Monday, November 11, 2013

30 Days of Gratitude: Dinner

Day 10

Over the past few months, I have intentionally invested my best hours in making a better home for my family.  Having better family dinners is one of the small victories we have achieved.  My son calls it the British influence, attributing his new duty of cleaning the table and the use of actual china to my discovery of Downton Abbey.  He protests the "fancy" dinners, but I'm betting that his teachers will be glad to receive homework sans spaghetti sauce, and I believe that deep inside, he loves the floral plates (or at least having a flame on the table).

You see, I am ashamed to admit it, but after coming home from a long day of work including breakfast committee meetings, client lunch meetings and evening board meetings, dinner was about getting food in mouths with enough time to brush teeth before 9. This wasn't the norm.  Every night wasn't so full of "my" stuff.  Some nights we had football practice, school meetings, grocery shopping, etc.  No matter what, dinner became feeding time and with all the rushing and throwing together meals, it was often something that none of us looked forward to.  

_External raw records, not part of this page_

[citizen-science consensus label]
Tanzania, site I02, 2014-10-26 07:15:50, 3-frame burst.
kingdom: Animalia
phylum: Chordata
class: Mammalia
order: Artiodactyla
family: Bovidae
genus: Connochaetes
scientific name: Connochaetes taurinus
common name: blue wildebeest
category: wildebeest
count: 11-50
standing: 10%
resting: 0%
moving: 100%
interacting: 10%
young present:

After spending some time with my in-laws, I picked up on some practical ways to make dinner flow more smoothly.  Plans were made in advance on what to eat, and dinner was served instead of thrown together.  Babies were fed first and might graze on something during dinner, but advance feeding meant that Mama could eat when the rest of the family ate & engage in conversation too.  I came back home and decided that we could make dinner better, even enjoyable again.  

Conveniently, I had to clear out my china cabinet to accommodate the construction project going on in my house so why not use the stuff that's been collecting dust (yes, I even washed the dusty plates BEFORE putting them on the table--fancy, I know).  I required all homework to be removed from the table as well as the laptop, and my phone can only be used to play some restauranty tunes. 

After just a few days, dinner is now something I anticipate with joy.  Great conversations have been had.  Food has been enjoyed--not scarfed down.  Even my stubborn three year old is eating her veggies since dessert is often a planned part of the meal.  It may not always be this way, but for now, I am so very grateful for our family dinners--a new sacred tradition in our humble estate.